Menu navigation is accomplished using the integrated joystick, which is flanked by Answer/End keys and two quick launch buttons -- one for launching straight into the "Messaging" menu, and the other for launching the music menu. The left of the device offers up volume controls, while on the right there's a button to bring you straight to the main menu interface.

We've mentioned that the N91 is just as much an MP3 player as it is a mobile phone, and to aid in this cause Nokia has equipped the device with a monstrous 4GB hard drive (capable of storing up to 3000 tracks). This is a first as far as mobile phones go, and is partly the reason behind the phone's bulky chassis.

While the music player supports a wide range of file formats -- WMA, M4A, MP3, AAC, eAAC and eAAC+ -- it can't play DRM encrypted WMA files or songs purchased from the iTunes Music Store. That said, Nokia promises that it will release a software upgrade that adds support for encrypted WMA in the near future.

We were impressed with the N91's music management software, which is similar to that offered by dedicated MP3 players from Apple and Creative. It supports album art, multiple user-definable playlists and searching by ID3 tags.

An FM tuner is included for those times when you tire of your own music collection, and you're easily able to record radio broadcasts straight to the phone's hard disk.

Numerical keys: far too small!

Video playback is supported, and both Flash Player and Real Player are pre-installed by default. The quality isn't horrible, but it's not entirely smooth either and there are noticeable artefacts.

The questionable video playback quality is more a product of underpowered hardware than the quality of the display, which is crystal clear. It offers a 176x208 pixel resolution and supports 262,000 colours, making it one of the better mobile phone displays we've seen.

You can record your own clips using the integrated 2-megapixel camera, which supports resolutions of up to 352x288 when recording video and 1600x1200 for still images. Picture quality is superb, but the lack of a flash makes night-time shooting difficult. A self-portrait mirror is also absent.
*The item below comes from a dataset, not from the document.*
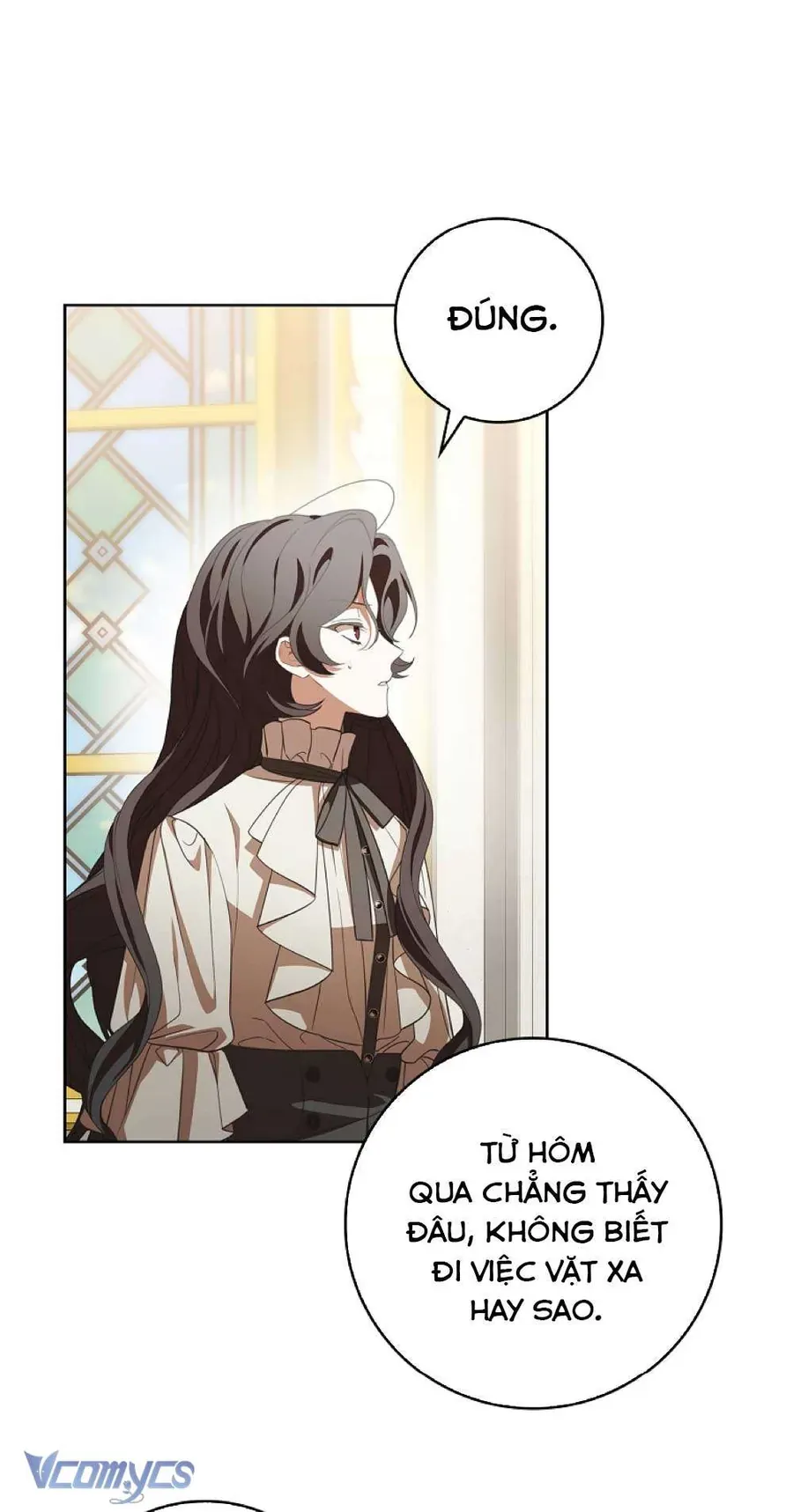 100 Lời Nguyền Tại Dinh Thự Illestone Chapter 12 - Trang 2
Connectivity options are top-notch; the 3G phone supports GSM 900/1800/1900, WCDMA 2100, Bluetooth 1.2 and 802.11b/g Wi-Fi, making it one of the most well-connected phones out there. Hooking up to a PC in order to transfer your music collection to the phone is simple with the provided USB cable.

Finally, the N91 boasts a number of personal productivity applications including a calendar, to-do list, calculator, converter (currency, area, energy, length, mass, power and so on), stop watch and voice recorder. You're also able to load your own Java-based applications onto the device.
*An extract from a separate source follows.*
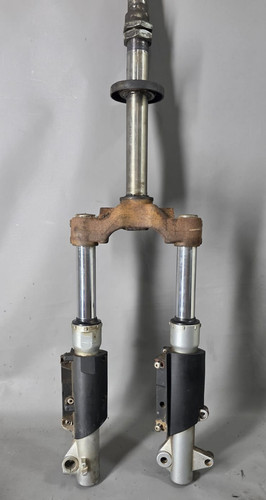 Forcella anteriore completa - anteriore,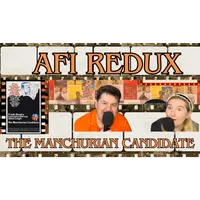 Pete and Hannah’s Watchlist: artwork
One of the first things we noticed upon receiving the N91 was its slow boot-up time, which takes upwards of 30 seconds. Granted, this is only a minor qualm considering that the phone will for the most part remain switched on anyway.

Not so minor is the phone's sluggishness; applications rarely open up instantaneously, and take even longer to load when you're concurrently playing music files. This delay isn't often longer than five seconds, but it's still frustrating nonetheless.

As mentioned, we're impressed with the quality of the integrated camera, but not so impressed with the phone's video playback, which is slightly choppy albeit still perfectly watchable.

Conversely, audio playback quality is superb, and in our opinion up to the standards set by dedicated music playing devices. That said, we found the Nokia PC Suite application to be fairly clunky, and converting your MP3 files to the AAC format prior to transfer is a drawn out process.

Call quality on the Vodafone network in the Sydney Metropolitan area proved to be fairly impressive with less than a handful of dropouts, and we had no qualms with the volume levels or sound clarity.

The four hours of talk time and around six days of standby time impressed us, given the phone's feature-set. When used purely as an MP3 player you can expect around 10 hours of battery life from the N91, while under general use with an even mix of both talking and music playback we found that we only needed to charge the phone every two or three days.

The N91's high price and design flaws make it a tough sell given the quality of competing offerings, but if you plan to make extensive use of its wealth of features, we hardly think you'll be disappointed.